---------- DATA PROVIDED ----------

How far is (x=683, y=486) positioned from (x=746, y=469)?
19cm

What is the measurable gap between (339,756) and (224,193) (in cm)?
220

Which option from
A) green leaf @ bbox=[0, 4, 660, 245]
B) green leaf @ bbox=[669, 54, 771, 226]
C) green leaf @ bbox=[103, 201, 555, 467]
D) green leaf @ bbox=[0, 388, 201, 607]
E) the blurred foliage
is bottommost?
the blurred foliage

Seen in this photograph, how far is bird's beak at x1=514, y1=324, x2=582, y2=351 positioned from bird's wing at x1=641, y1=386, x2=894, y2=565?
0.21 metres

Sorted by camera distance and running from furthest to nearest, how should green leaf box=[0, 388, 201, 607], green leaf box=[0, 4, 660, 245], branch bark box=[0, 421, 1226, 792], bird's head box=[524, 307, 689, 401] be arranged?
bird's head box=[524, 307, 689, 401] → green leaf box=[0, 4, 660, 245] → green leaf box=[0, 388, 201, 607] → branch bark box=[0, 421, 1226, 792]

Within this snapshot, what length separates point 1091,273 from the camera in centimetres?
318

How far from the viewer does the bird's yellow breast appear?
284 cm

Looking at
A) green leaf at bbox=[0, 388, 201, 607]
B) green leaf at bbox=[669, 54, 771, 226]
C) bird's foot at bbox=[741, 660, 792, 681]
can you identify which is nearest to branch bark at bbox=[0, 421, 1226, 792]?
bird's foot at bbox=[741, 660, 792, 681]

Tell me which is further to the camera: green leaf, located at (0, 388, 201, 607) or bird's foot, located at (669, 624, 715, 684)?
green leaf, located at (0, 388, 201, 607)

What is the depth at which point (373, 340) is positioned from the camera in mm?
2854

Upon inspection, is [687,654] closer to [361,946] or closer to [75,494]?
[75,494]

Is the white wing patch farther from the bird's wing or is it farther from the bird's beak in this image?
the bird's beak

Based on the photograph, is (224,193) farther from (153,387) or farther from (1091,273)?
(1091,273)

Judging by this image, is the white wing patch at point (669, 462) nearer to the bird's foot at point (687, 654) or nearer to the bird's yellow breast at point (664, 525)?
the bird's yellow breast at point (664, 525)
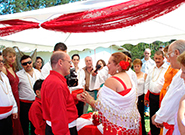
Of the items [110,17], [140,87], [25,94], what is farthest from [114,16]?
[25,94]

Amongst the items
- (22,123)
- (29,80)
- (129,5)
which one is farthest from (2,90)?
(129,5)

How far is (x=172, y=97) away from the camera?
1.83 metres

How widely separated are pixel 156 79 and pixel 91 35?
8.62 ft

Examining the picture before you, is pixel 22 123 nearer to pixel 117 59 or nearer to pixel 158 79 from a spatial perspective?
pixel 117 59

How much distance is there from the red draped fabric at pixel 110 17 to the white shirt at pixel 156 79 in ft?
5.25

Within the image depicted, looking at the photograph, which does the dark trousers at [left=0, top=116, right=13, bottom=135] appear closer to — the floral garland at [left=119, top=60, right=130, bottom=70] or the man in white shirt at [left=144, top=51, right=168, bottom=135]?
the floral garland at [left=119, top=60, right=130, bottom=70]

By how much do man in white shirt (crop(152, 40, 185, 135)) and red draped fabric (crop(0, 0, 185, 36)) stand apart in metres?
0.78

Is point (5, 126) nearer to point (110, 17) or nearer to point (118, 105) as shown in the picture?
point (118, 105)

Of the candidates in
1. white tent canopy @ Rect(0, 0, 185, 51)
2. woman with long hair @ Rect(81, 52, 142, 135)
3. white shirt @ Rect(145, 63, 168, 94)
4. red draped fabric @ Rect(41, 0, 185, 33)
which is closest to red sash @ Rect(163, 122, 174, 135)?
woman with long hair @ Rect(81, 52, 142, 135)

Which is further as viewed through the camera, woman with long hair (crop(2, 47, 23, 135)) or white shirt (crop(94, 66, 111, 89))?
white shirt (crop(94, 66, 111, 89))

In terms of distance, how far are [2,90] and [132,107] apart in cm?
200

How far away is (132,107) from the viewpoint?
230 cm

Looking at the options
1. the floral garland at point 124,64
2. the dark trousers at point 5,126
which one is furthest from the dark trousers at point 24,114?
the floral garland at point 124,64

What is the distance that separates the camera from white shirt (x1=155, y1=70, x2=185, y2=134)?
179cm
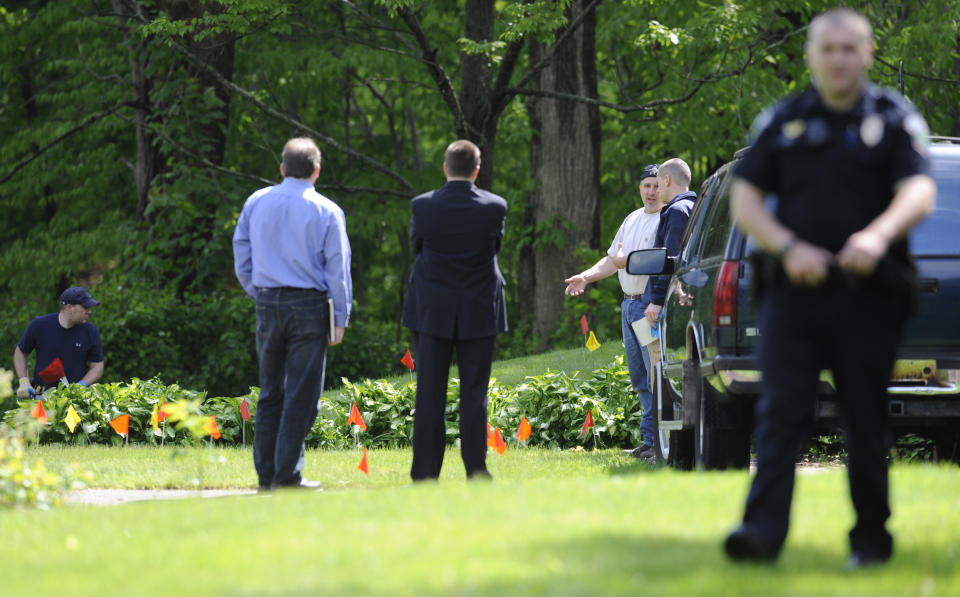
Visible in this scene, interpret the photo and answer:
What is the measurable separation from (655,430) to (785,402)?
5606 mm

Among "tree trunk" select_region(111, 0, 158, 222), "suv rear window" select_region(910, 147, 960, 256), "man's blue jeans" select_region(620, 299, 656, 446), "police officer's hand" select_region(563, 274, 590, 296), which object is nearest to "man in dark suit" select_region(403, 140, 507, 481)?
"police officer's hand" select_region(563, 274, 590, 296)

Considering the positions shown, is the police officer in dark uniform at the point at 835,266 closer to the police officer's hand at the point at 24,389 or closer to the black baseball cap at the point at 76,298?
the police officer's hand at the point at 24,389

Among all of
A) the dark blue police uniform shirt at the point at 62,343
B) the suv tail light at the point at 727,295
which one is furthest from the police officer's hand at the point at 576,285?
the dark blue police uniform shirt at the point at 62,343

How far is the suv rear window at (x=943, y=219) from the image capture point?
277 inches

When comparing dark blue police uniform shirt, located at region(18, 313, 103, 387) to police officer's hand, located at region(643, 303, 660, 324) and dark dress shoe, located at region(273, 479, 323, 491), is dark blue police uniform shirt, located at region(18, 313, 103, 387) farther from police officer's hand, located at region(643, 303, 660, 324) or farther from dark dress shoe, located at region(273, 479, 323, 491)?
police officer's hand, located at region(643, 303, 660, 324)

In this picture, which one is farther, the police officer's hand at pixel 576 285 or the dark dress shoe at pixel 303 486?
the police officer's hand at pixel 576 285

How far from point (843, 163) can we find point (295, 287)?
4241mm

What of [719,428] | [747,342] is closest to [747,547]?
[747,342]

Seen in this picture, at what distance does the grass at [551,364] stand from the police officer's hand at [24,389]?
10.8 ft

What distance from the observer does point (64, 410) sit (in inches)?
505

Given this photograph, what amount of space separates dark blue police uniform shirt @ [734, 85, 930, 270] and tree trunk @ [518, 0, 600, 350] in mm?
16033

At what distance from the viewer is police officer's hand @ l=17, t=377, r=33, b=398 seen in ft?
41.6

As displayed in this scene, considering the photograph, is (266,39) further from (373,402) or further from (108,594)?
(108,594)

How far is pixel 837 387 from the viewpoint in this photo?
469 cm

----------

-- GOAL --
Give back all entries exactly. No pictures belong in the copy.

-- RESPONSE TO THIS EXERCISE --
How far is (x=683, y=486) positioned from (x=746, y=469)?
19cm

What is the measurable gap between (339,756) and (224,193) (in cm)?
220

Which option from
A) green leaf @ bbox=[0, 4, 660, 245]
B) green leaf @ bbox=[669, 54, 771, 226]
C) green leaf @ bbox=[103, 201, 555, 467]
D) green leaf @ bbox=[0, 388, 201, 607]
E) the blurred foliage
is bottommost?
the blurred foliage

Seen in this photograph, how far is bird's beak at x1=514, y1=324, x2=582, y2=351 positioned from bird's wing at x1=641, y1=386, x2=894, y2=565?
0.21 metres

Sorted by camera distance and running from furthest to nearest, how should green leaf box=[0, 388, 201, 607], green leaf box=[0, 4, 660, 245], branch bark box=[0, 421, 1226, 792], bird's head box=[524, 307, 689, 401] be arranged?
bird's head box=[524, 307, 689, 401] → green leaf box=[0, 4, 660, 245] → green leaf box=[0, 388, 201, 607] → branch bark box=[0, 421, 1226, 792]

Within this snapshot, what length separates point 1091,273 from the camera in centimetres?
318

How far from the viewer does the bird's yellow breast appear?
284 cm

Looking at
A) green leaf at bbox=[0, 388, 201, 607]
B) green leaf at bbox=[669, 54, 771, 226]
C) bird's foot at bbox=[741, 660, 792, 681]
can you identify which is nearest to branch bark at bbox=[0, 421, 1226, 792]?
bird's foot at bbox=[741, 660, 792, 681]

Tell me which is further to the camera: green leaf, located at (0, 388, 201, 607) or bird's foot, located at (669, 624, 715, 684)?
green leaf, located at (0, 388, 201, 607)

What is the depth at which point (373, 340) is positioned from the camera in mm?
2854

Upon inspection, is [687,654] closer to [361,946] or closer to [75,494]?
[75,494]

Is the white wing patch farther from the bird's wing or is it farther from the bird's beak in this image?
the bird's beak

Based on the photograph, is (224,193) farther from (153,387) or farther from (1091,273)?
(1091,273)

Judging by this image, is the white wing patch at point (669, 462) nearer to the bird's foot at point (687, 654) or nearer to the bird's yellow breast at point (664, 525)?
the bird's yellow breast at point (664, 525)
Of the items [110,17], [140,87], [25,94], what is farthest from [114,16]?
[25,94]

Amongst the items
- (22,123)
- (29,80)
- (129,5)
which one is farthest from (2,90)?
(129,5)

How far is (x=172, y=97) away from the camera?
1.83 metres

How widely separated are pixel 156 79 and pixel 91 35?
8.62 ft

Examining the picture before you, is pixel 22 123 nearer to pixel 117 59 or nearer to pixel 158 79 from a spatial perspective?
pixel 117 59

How much distance is there from the red draped fabric at pixel 110 17 to the white shirt at pixel 156 79 in ft?
5.25

Within the image depicted, looking at the photograph, which does the dark trousers at [left=0, top=116, right=13, bottom=135] appear closer to — the floral garland at [left=119, top=60, right=130, bottom=70] or the man in white shirt at [left=144, top=51, right=168, bottom=135]?
the floral garland at [left=119, top=60, right=130, bottom=70]

By how much do man in white shirt (crop(152, 40, 185, 135)) and red draped fabric (crop(0, 0, 185, 36)) stand apart in metres?
0.78

Is point (5, 126) nearer to point (110, 17) or nearer to point (118, 105) as shown in the picture?
point (118, 105)

Of the candidates in
1. white tent canopy @ Rect(0, 0, 185, 51)
2. woman with long hair @ Rect(81, 52, 142, 135)
3. white shirt @ Rect(145, 63, 168, 94)
4. red draped fabric @ Rect(41, 0, 185, 33)
which is closest to red sash @ Rect(163, 122, 174, 135)?
woman with long hair @ Rect(81, 52, 142, 135)

Which is further as viewed through the camera, woman with long hair (crop(2, 47, 23, 135)) or white shirt (crop(94, 66, 111, 89))?
white shirt (crop(94, 66, 111, 89))

In terms of distance, how far are [2,90] and [132,107] apart in cm?
200

How far away is (132,107) from the viewpoint?
230 cm

Looking at the options
1. the floral garland at point 124,64
2. the dark trousers at point 5,126
which one is furthest from the dark trousers at point 24,114?
the floral garland at point 124,64

What is the distance that separates the camera from white shirt (x1=155, y1=70, x2=185, y2=134)?
179cm
Visible in this scene, interpret the photo and answer:
What is the measurable separation from (655,430) to (785,402)?
5606 mm

Among "tree trunk" select_region(111, 0, 158, 222), "suv rear window" select_region(910, 147, 960, 256), "man's blue jeans" select_region(620, 299, 656, 446), "police officer's hand" select_region(563, 274, 590, 296), which object is nearest to "man in dark suit" select_region(403, 140, 507, 481)?
"police officer's hand" select_region(563, 274, 590, 296)

Considering the positions shown, is the police officer in dark uniform at the point at 835,266 closer to the police officer's hand at the point at 24,389 or closer to the black baseball cap at the point at 76,298?
the police officer's hand at the point at 24,389

Among all of
A) the dark blue police uniform shirt at the point at 62,343
B) the suv tail light at the point at 727,295
which one is furthest from the police officer's hand at the point at 576,285?
the dark blue police uniform shirt at the point at 62,343

How far is the suv rear window at (x=943, y=219) from the image capture point?
277 inches

When comparing dark blue police uniform shirt, located at region(18, 313, 103, 387) to police officer's hand, located at region(643, 303, 660, 324) and dark dress shoe, located at region(273, 479, 323, 491), is dark blue police uniform shirt, located at region(18, 313, 103, 387) farther from police officer's hand, located at region(643, 303, 660, 324) or farther from dark dress shoe, located at region(273, 479, 323, 491)?
police officer's hand, located at region(643, 303, 660, 324)

In this picture, which one is farther, the police officer's hand at pixel 576 285 or the dark dress shoe at pixel 303 486?
the police officer's hand at pixel 576 285

How far from point (843, 163) can we find point (295, 287)?
4241mm

What of [719,428] | [747,342] is closest to [747,547]?
[747,342]

Seen in this picture, at what distance does the grass at [551,364] stand from the police officer's hand at [24,389]?
10.8 ft

What distance from the observer does point (64, 410) sit (in inches)?
505

Given this photograph, what amount of space separates dark blue police uniform shirt @ [734, 85, 930, 270] and tree trunk @ [518, 0, 600, 350] in mm?
16033

At what distance from the viewer is police officer's hand @ l=17, t=377, r=33, b=398 seen in ft?
41.6

As displayed in this scene, considering the photograph, is (266,39) further from (373,402) or further from (108,594)?
(108,594)

How far is pixel 837 387 from the viewpoint in this photo?
469 cm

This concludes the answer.